What you need to do: Reproduce the rows from the line with "Considering the items" up to and including the last row, swapping "camera" for "viewer" and leaving everything else unchanged.

:: Source data

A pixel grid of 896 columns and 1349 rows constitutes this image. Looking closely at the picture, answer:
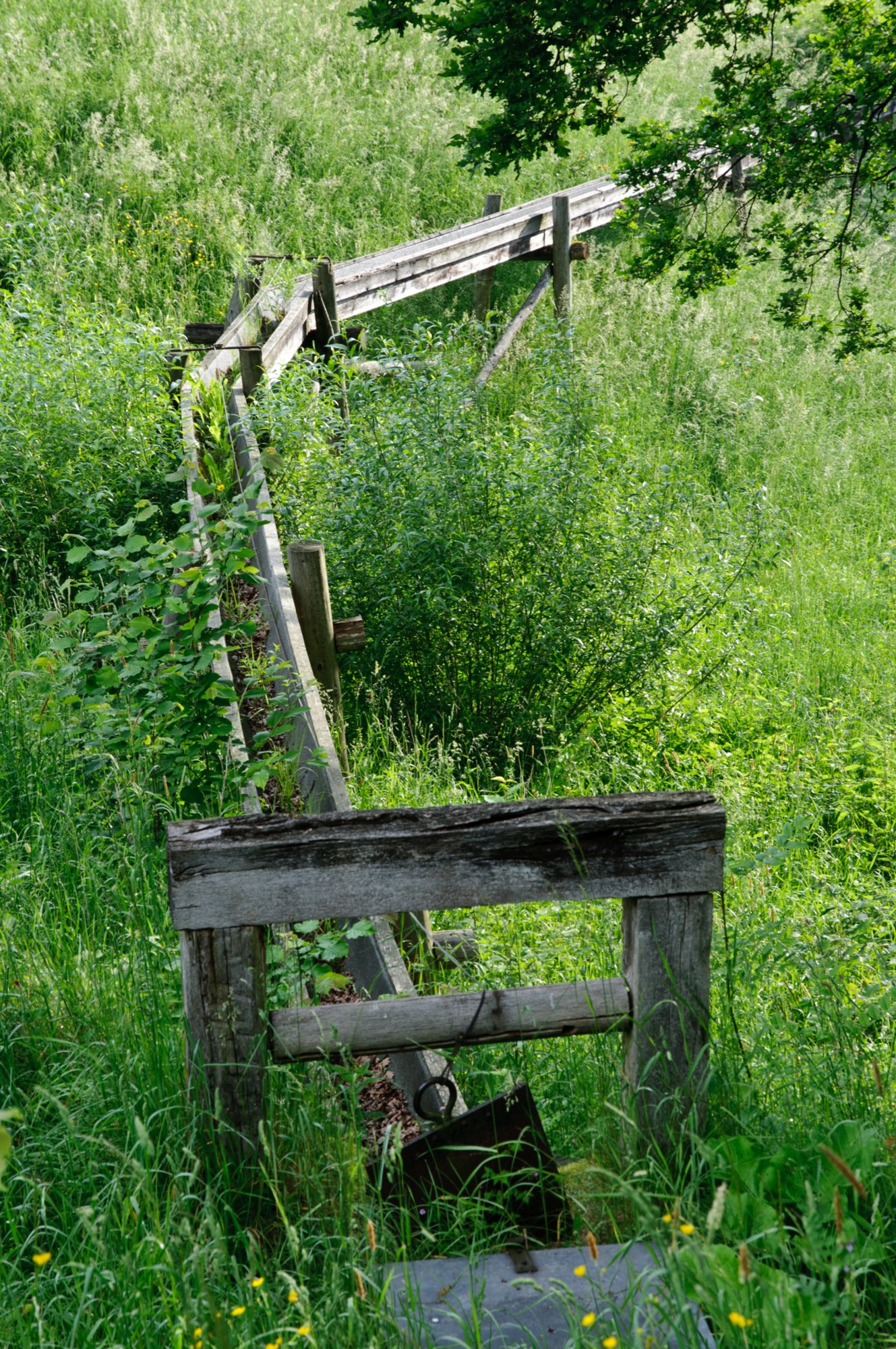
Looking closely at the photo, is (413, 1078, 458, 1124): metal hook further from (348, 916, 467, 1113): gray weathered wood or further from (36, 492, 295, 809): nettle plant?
(36, 492, 295, 809): nettle plant

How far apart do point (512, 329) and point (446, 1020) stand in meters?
9.63

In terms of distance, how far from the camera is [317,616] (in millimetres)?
4684

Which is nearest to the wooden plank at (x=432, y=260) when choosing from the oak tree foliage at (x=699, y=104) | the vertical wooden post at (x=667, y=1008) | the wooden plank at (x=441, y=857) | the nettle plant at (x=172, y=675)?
Result: the oak tree foliage at (x=699, y=104)

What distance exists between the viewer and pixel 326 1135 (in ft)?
7.28

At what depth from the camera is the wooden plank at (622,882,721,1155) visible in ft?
7.06

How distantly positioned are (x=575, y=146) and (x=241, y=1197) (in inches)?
714

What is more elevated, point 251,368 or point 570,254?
point 570,254

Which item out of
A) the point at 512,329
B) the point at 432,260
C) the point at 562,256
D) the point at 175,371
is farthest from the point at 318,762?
the point at 562,256

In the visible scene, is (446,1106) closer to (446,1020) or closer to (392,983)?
(446,1020)

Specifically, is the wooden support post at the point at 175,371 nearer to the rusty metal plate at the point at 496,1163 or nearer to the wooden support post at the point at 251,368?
the wooden support post at the point at 251,368

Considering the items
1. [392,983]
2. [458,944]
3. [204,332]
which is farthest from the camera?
[204,332]

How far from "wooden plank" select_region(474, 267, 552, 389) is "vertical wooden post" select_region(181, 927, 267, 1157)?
7.97 m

::::

Solved problem:
Considering the items
1. [392,983]
2. [458,944]
3. [204,332]
which is farthest from the viewer?
[204,332]

How far from "wooden plank" select_region(474, 267, 552, 389) is "vertical wooden post" select_region(181, 927, 267, 1157)?
7.97 m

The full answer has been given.